| EXERCISE DATA |
%%
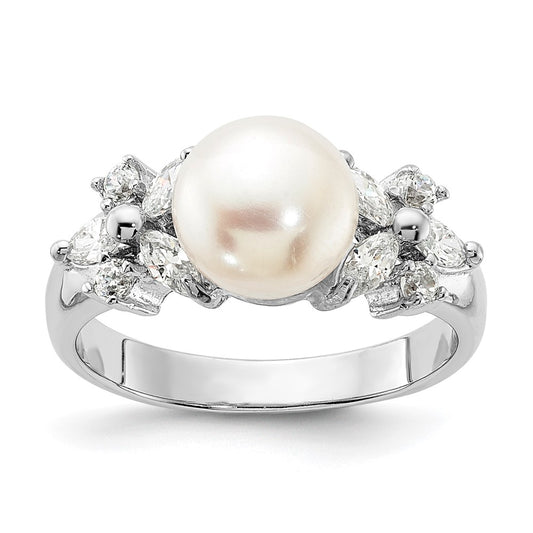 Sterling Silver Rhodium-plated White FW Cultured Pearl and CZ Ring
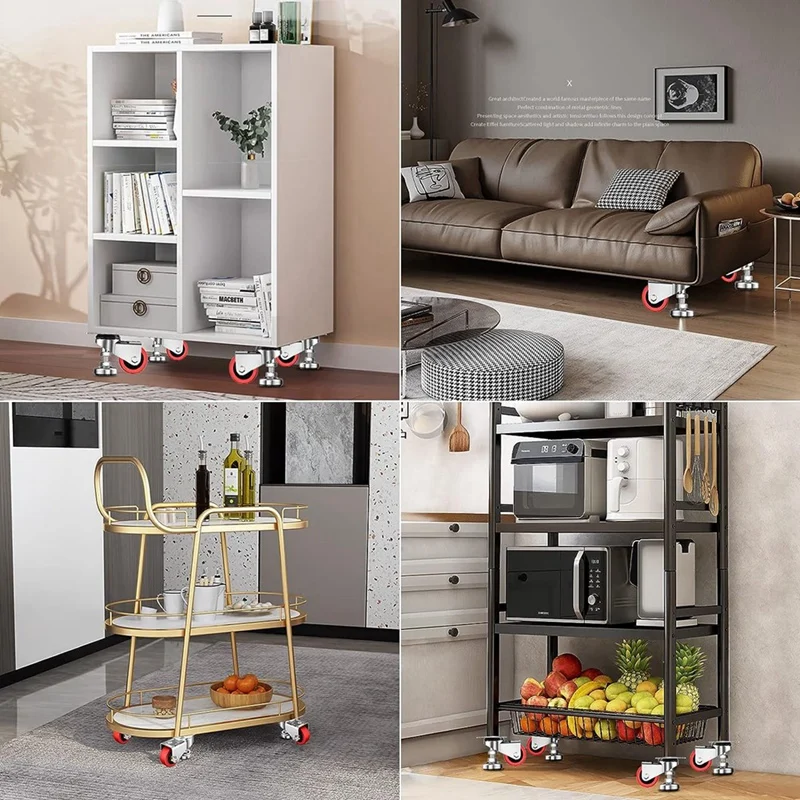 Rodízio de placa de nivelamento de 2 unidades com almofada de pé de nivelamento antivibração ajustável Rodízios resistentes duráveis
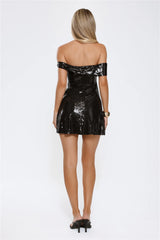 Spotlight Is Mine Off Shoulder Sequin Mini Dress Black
%%
| HOW TO COMPLETE THIS TASK |
Everything in the data above should be set down again exactly, except the pictures.

| ANSWER BOX |
 Sterling Silver Rhodium-plated White FW Cultured Pearl and CZ Ring
 Rodízio de placa de nivelamento de 2 unidades com almofada de pé de nivelamento antivibração ajustável Rodízios resistentes duráveis
 Spotlight Is Mine Off Shoulder Sequin Mini Dress Black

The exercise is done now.